6 Ocak 2018 Cumartesi

SABAH YILDIZI (1968)



Yönetmen: Türker İnanoğlu
Senaryo Bülent Oran Muazzez Tahsin Berkant’ı n aynı isimli romanından uyarlama.
Kamera: Çetin Gürtop
Yapım: Erler Film / Türker İnanoğlu

Oyuncular: Filiz Akın (Nevin), Ediz Hun (Nevzat), Gülsüm kamu (Zeynep), Nubar Terziyan (Kâmil Dayı), Aynur Aydan (Nevin’in annesi), Önder Somer, Feridun Çölgeçen (Mehmet), Renan Fosforoğlu (Muzaffer), Burak Tuna, Necabettin Yal (Ahmet Selim), Mahmure Handan (Şefika), Mehmet Büyükgüngör (Ömer)

Konu: Trende küçük bir kız, Nevin Rauf, Tanju Şarman’ın sesiyle anlatıyor; “Bu filmin hikâyesi benim hayat hikâyemdir. Biz aslen İstanbulluyuz. Babam.. ben iki yaşındayken ölmüş. Şimdi annemle İzmir’e gidiyoruz. Bundan sonra..orda oturacakmışız artık. İstanbul’da benden biraz büyük bir erkek oyun arkadaşım vardı. Ondan ayrılmak beni çok üzüyordu.” Boynundaki madalyonda onun resmi var.
Neden buralara geldikleri söylenmiyor ama artık geride bıraktıkları büyük bahçeli köşkten oldukça farklı olan ve tek odalı evde yaşamak zorundalar. Sonradan anneciği de ölünce yapayalnız kalıyor.

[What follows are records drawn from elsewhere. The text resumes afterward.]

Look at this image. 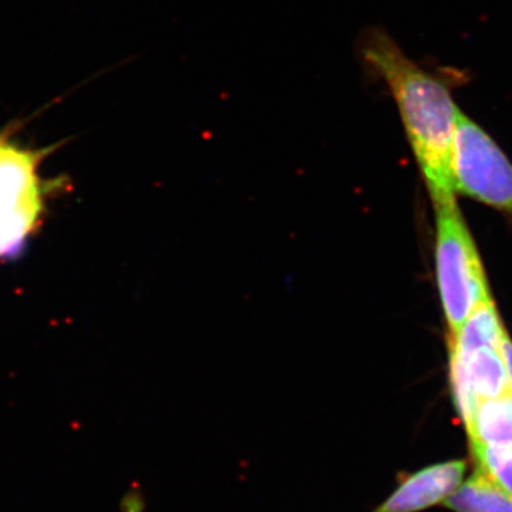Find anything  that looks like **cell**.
<instances>
[{
  "instance_id": "1",
  "label": "cell",
  "mask_w": 512,
  "mask_h": 512,
  "mask_svg": "<svg viewBox=\"0 0 512 512\" xmlns=\"http://www.w3.org/2000/svg\"><path fill=\"white\" fill-rule=\"evenodd\" d=\"M357 52L367 74L386 84L396 101L434 208L457 204L451 157L461 110L453 90L466 83V73L424 69L382 28L367 29Z\"/></svg>"
},
{
  "instance_id": "9",
  "label": "cell",
  "mask_w": 512,
  "mask_h": 512,
  "mask_svg": "<svg viewBox=\"0 0 512 512\" xmlns=\"http://www.w3.org/2000/svg\"><path fill=\"white\" fill-rule=\"evenodd\" d=\"M507 336L503 320L498 315L497 308L491 299L468 316L456 335L448 338V346L458 349H501Z\"/></svg>"
},
{
  "instance_id": "6",
  "label": "cell",
  "mask_w": 512,
  "mask_h": 512,
  "mask_svg": "<svg viewBox=\"0 0 512 512\" xmlns=\"http://www.w3.org/2000/svg\"><path fill=\"white\" fill-rule=\"evenodd\" d=\"M466 468V461L453 460L407 474L400 478L393 493L370 512H420L444 503L463 483Z\"/></svg>"
},
{
  "instance_id": "3",
  "label": "cell",
  "mask_w": 512,
  "mask_h": 512,
  "mask_svg": "<svg viewBox=\"0 0 512 512\" xmlns=\"http://www.w3.org/2000/svg\"><path fill=\"white\" fill-rule=\"evenodd\" d=\"M49 148L20 146L10 130L0 133V258L23 251L45 214L46 185L40 164Z\"/></svg>"
},
{
  "instance_id": "2",
  "label": "cell",
  "mask_w": 512,
  "mask_h": 512,
  "mask_svg": "<svg viewBox=\"0 0 512 512\" xmlns=\"http://www.w3.org/2000/svg\"><path fill=\"white\" fill-rule=\"evenodd\" d=\"M436 212L437 286L451 338L471 313L493 298L476 242L457 204Z\"/></svg>"
},
{
  "instance_id": "7",
  "label": "cell",
  "mask_w": 512,
  "mask_h": 512,
  "mask_svg": "<svg viewBox=\"0 0 512 512\" xmlns=\"http://www.w3.org/2000/svg\"><path fill=\"white\" fill-rule=\"evenodd\" d=\"M466 429L470 443L491 448H512V393L478 403Z\"/></svg>"
},
{
  "instance_id": "11",
  "label": "cell",
  "mask_w": 512,
  "mask_h": 512,
  "mask_svg": "<svg viewBox=\"0 0 512 512\" xmlns=\"http://www.w3.org/2000/svg\"><path fill=\"white\" fill-rule=\"evenodd\" d=\"M501 353H503L505 367H507L508 382H510L512 393V342L510 336L504 339L503 345H501Z\"/></svg>"
},
{
  "instance_id": "8",
  "label": "cell",
  "mask_w": 512,
  "mask_h": 512,
  "mask_svg": "<svg viewBox=\"0 0 512 512\" xmlns=\"http://www.w3.org/2000/svg\"><path fill=\"white\" fill-rule=\"evenodd\" d=\"M456 512H512V498L478 470L444 500Z\"/></svg>"
},
{
  "instance_id": "10",
  "label": "cell",
  "mask_w": 512,
  "mask_h": 512,
  "mask_svg": "<svg viewBox=\"0 0 512 512\" xmlns=\"http://www.w3.org/2000/svg\"><path fill=\"white\" fill-rule=\"evenodd\" d=\"M478 470L512 498V448H491L470 443Z\"/></svg>"
},
{
  "instance_id": "4",
  "label": "cell",
  "mask_w": 512,
  "mask_h": 512,
  "mask_svg": "<svg viewBox=\"0 0 512 512\" xmlns=\"http://www.w3.org/2000/svg\"><path fill=\"white\" fill-rule=\"evenodd\" d=\"M451 174L454 190L512 217V164L501 147L467 114H458Z\"/></svg>"
},
{
  "instance_id": "5",
  "label": "cell",
  "mask_w": 512,
  "mask_h": 512,
  "mask_svg": "<svg viewBox=\"0 0 512 512\" xmlns=\"http://www.w3.org/2000/svg\"><path fill=\"white\" fill-rule=\"evenodd\" d=\"M454 403L466 427L477 404L511 392L501 349H458L448 346Z\"/></svg>"
}]
</instances>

“Bir gün evimize Mehmet amca adındaki biri geldi. Benim kimsem olmadığı için o bakacakmış. Babamın uzak akrabalarından biri olan bu adamı..sevmemiştim her nedense.” ‘Çocuklar hislerinde yanılmazmış’, ne kadar haklı olduğunu ilerde anlayacak.
Yıllar sonra. Nevin artık genç bir kız; Parasızlık, ilkokulu bile zorla bitirmeme sebep oldu. Mehmet amca bana hiç okutmadan bir sürü kâğıt imzalatırdı. Vasim, bir gün, ‘yaşamak için çalışmak lazımdır’ diye beni eski İzmir valisi Beşir (romanda ise arkadaşlarından birinin annesi onu eski Konya valisi Reşit) Paşanın konağına götürdü. Karısı Şefika Hanıma can yoldaşı olacakmışım..Her türlü işe koşuyordum. Çamaşır, bulaşık, yemek servisi, orta işi. Ama memnundum hayatımdan, karışanım görüşenim yoktu. Mağrur ve dik başlı olduğumdan bu kapıdan daha iyi bir kapı bulamazdım. Bu mutluluk bir gün bozuldu..”
Nevin bir elinde bavul, bir elinde Avukat Muzaffer’e yazılmış mektupla Haydarpaşa Garına indiğinde ‘peri masalı’ başlıyor. Ekrem Bey’in (romanda Maçka’daki) evinden ‘sahtekârlıkla suçlanarak’ kovulur. Şaşırtıcı bir şekilde burada başka bir ‘Nevin Rauf’ var. Yazıhanesinde (Zafer Önen’in seslendirdiği) Muzaffer Bey’i dinlerken her şeyi ve annesinin 25 sene önce annesi ile Nuri Bey’in evlilik arzuları aileler arasındaki düşmanlık nedeniyle gerçekleşmemiş.